2.5.4 Collection of of Hsfs and identification of Hsps in tomato

The analysis of Hsfs and Hsps was based on known tomato Hsfs, described by Scharf et al. (2012), and predicted tomato orthologs of A. thaliana Hsps. The ortholog prediction was performed with InParanoid (see 2.3.8) by taking the proteomes of A. thaliana (TAIR10; see 2.2.5) and tomato (ITAG3.2; see 2.2.4) as input. The reported ortholog groups were afterwards screened for groups containing A. thaliana Hsps, which were described by Fragkostefanakis et al. (2015). Tomato genes assigned to the same group as A. thaliana Hsps were considered as tomato Hsps.

2.5.5 Analysis of mRNAs differentially regulated in response to HS

Differentially regulated mRNAs upon HS – For the identification of mRNAs with differentially regulated levels in response to HS, for each developmental stage a Wald test was performed with DESeq2, whereby the read counts of the replicates of the non- and heat-stressed samples were used as input.

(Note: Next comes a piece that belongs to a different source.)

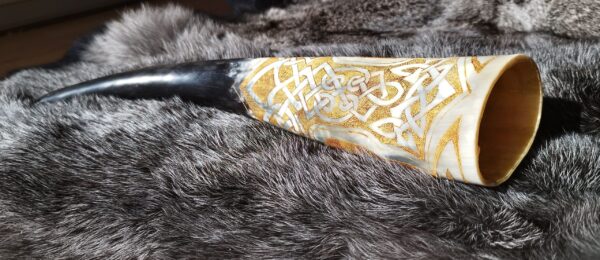 "Mjollnir" Drinking Horn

mRNAs with an adjusted p-value <0.05 and a log2 fold change <-1 and >1 were considered as down- and upregulated, respectively.

Hsf and Hsp analysis –The HS response of the seven Hsp families (Hsp100, Hsp90, Hsp70, Hsp60, Hsp40, sHsp and Hsp10) and of the Hsf family was analyzed based on the differential expression results of each developmental stage. For this purpose, all members of the Hsp and Hsf families were categorized as downregulated, not regulated or upregulated. Afterwards, the percentage each category constitutes in a family was determined.